Immune system dysfunction can disrupt gut bacteria in ways that promote aging-related changes in the body, claim scientists at the École Polytechnique Fédérale de Lausanne (EPFL) in Switzerland.
A study paper in the journal Immunity details how the scientists used genetically-altered fruit flies to reach their conclusions.
They introduced a dysfunction in the fly’s immune system by switching off a gene. This led to an imbalance in gut bacteria, or microbiota, that produced an excess of lactic acid.
The excess lactic acid generated chemicals called reactive oxygen species that can damage cells and have links to aging-related changes in organs and tissues.
Senior study author Bruno Lemaitre, a professor at EPFL’s Global Health Institute, and his team suggest that mammals have a similar mechanism.
“Our study,” says first author Igor Iatsenko, a scientist in Prof. Lemaitre’s research group, “identifies a specific microbiota member and its metabolite that can influence aging in the host organism.”
Need to understand commensal dysbiosis
The guts of nearly all animals are home to large colonies of bacteria and other microorganisms that are collectively known as commensal microbes.
There is increasing evidence that commensal microbes influence the immune system and other functions in the body and live in balance with them.
Disruption to this balanced co-existence is known as commensal dysbiosis and can occur for various reasons, such as illness and use of medication.
Studies have also linked commensal dysbiosis to various disease-related changes as well as a shorter life span.
The biological nature of these relationships, however, and the mechanisms that link them, remain somewhat unclear.
The team decided to investigate this further by using the fruit fly, Drosophila melanogaster, as their model organism.
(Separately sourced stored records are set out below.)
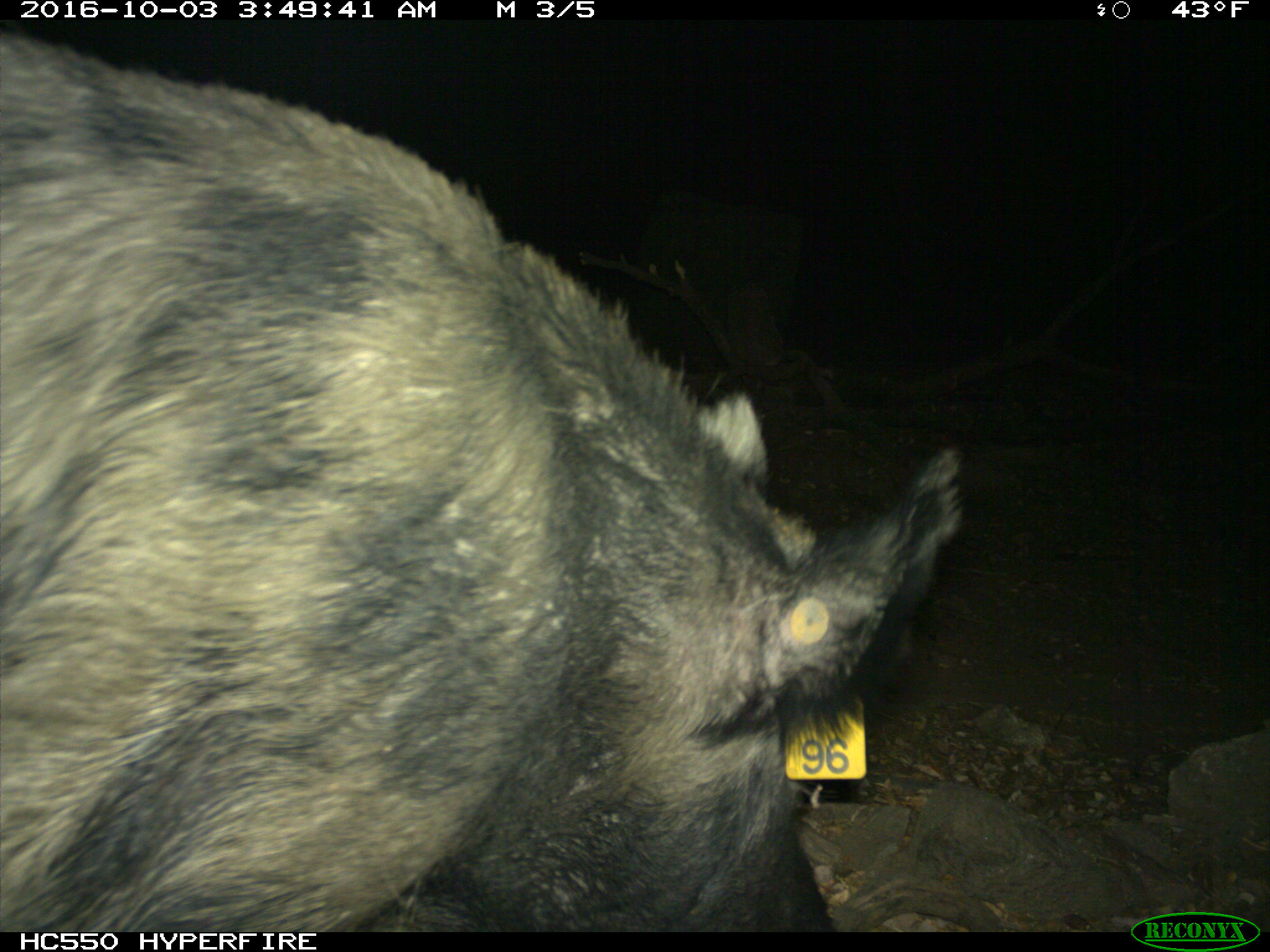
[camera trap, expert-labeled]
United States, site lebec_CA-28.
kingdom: Animalia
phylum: Chordata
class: Mammalia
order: Artiodactyla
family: Suidae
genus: Sus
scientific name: Sus scrofa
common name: wild boar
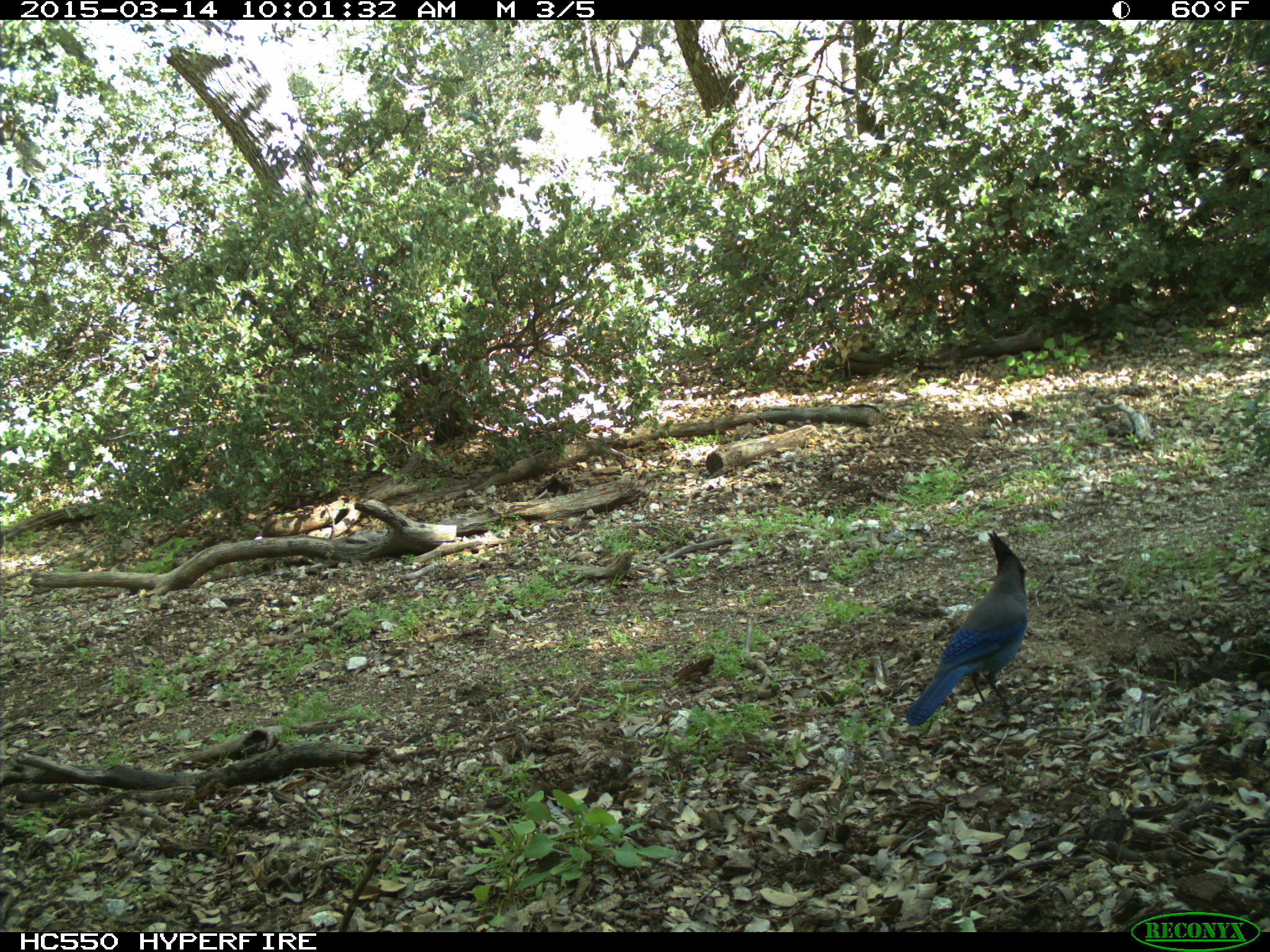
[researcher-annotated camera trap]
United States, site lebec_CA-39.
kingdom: Animalia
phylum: Chordata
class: Aves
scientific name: Aves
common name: birds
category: unidentified bird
Scientists often use this species to study gut bacteria and genetics.
Commensal dysbiosis shortened life span
In previous work, Iatsenko had identified a gene that enables the immune system in fruit flies to detect potentially harmful foreign bacteria and attack them. The gene is called peptidoglycan recognition protein SD (PGRP-SD).
For the new investigation, the team bred a mutant strain of immune-impaired fruit flies by switching off their PGRP-SD genes.
The result was that the immune-impaired flies did not live as long as normal flies. They also had much higher numbers of the bacterium Lactobacillus plantarum.
L. plantarum is a gut bacterium that produces lactic acid. The scientists found an excess of lactic acid in the immune-impaired flies, together with an associated increase in reactive oxygen species.
Activating PGRP-SD, on the other hand, “prevented commensal dysbiosis” in the flies and caused them to live longer.
“Lactic acid, a metabolite produced by the bacterium Lactobacillus plantarum,” Prof. Lemaitre explains, “is incorporated and processed in the fly intestine, with the side-effect of producing reactive oxygen species that promote epithelial damage.”
Igor Iatsenko calls for further studies to find out more about metabolic interactions between commensal bacteria and the body during aging.
“There are definitely many more examples like this […].”